_Teks Halaman:_
2.       Ojektifisme logis menganggap nilai adalah nilai merupakan hakiakat atau subsistensi logis yan g bebas dari keberadaaanya yang diketahui tanpa status eksistensial atau tindakan dalam realita.
3.       Objektifisme metafisik menganggap bahwa nilai atau norma adalah intergral, objektif da unsur’’ aktif dalam kenyataan metafisik, seperti yang dianut : Theisme, aksolutisme, realism.
           Salah satu cabang axsiologi yang banyak membahas masalh nilai baik atau buruk adalah bidang etika. Etika mengandung tiga pengertian:
1.       Kata etika bisa di pakai dalam arti nilai-nilai atau norma-norma moral yang menjadi pegangan seseorang atau suatu kelompok dalam mengatur tingkah lakunya.
2.       Etika berarti kumpulan asas atau nilai moral. Misalnya kode etik.
3.       Etika berarti ilmu tentang yang baik atau yang buruk. Etika baru menjadi ilmu bila kemungkinan-kemungkinan etis (asas-asas dan nilai-nilai tentang yang di anggap, baik atau buruk) yang begitu saja diterima dalam suatu masyarakat sering kali tanpa disadari menjadi bahan refleksi bagi suatu penlitian sistematis dan metodis. Etika dalam hal ini termasuk dalam filsafat moral.

_Persyaratan:_
Tuliskan lanjutan teks tentang nilai dan etika di atas, dimulai setelah kalimat terakhirnya. Materi berikut tidak diperlukan.

_Data yang Diberikan:_
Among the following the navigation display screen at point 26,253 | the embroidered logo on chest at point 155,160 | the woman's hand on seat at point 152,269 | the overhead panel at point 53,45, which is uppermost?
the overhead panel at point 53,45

_Jawaban Tugas:_
           Etika secara eimologi, etika berasal dari kata yunani ethos=watak. Sedang moral berasal dari kata latin mos, bentuk tunggal, sdang bentuk jamak mores=kebiasaan. Istilah etika ata moral dalam bahasa Indonesia dapat di artikan kesusilaan. Objek material etika adalh tingkah laku atau perbuatan manusia. Perbuatan yang dilakukan secara sadar dan bebas. Objek formal etika adalah kebaikan atau keburukan atau bermoral dan tidak bermoral dari tingkah laku tersebut. Dengan demikian perbuatan yang dilakukan secara tidak sadar dan tidak bebas tidak dapat dikenai penilaian bermoral atau tidak bermoral.
           Etika sebagai ilmu yang menyelidiki tentang tingkah laku moral dapat di hampiri berdasarkan atas tiga macam pendekatan, yaitu: etika deskripsi, etika normative, dan meta etika.
           Etika deskristif adal cara menuliskan tingkah laku morak dalam arti luas seperti: adat kebiasaan, anggapan tentang baik dan buruk, tindakan yang di perbolehkan atau tidak. Etika deskriftif adalah mempelajari moralitas yang terdapat pada indifidu, kebudayaan atau sub-kultur tertentu. Oleh karena itu etika deskristif ini tidak memberikan penilaian apapun, ia hanya memaparkan. Etika deskriptis lebih bersifat netral. Misalnya: penggambaran tentang adat mengayau kepala pada suku primitive.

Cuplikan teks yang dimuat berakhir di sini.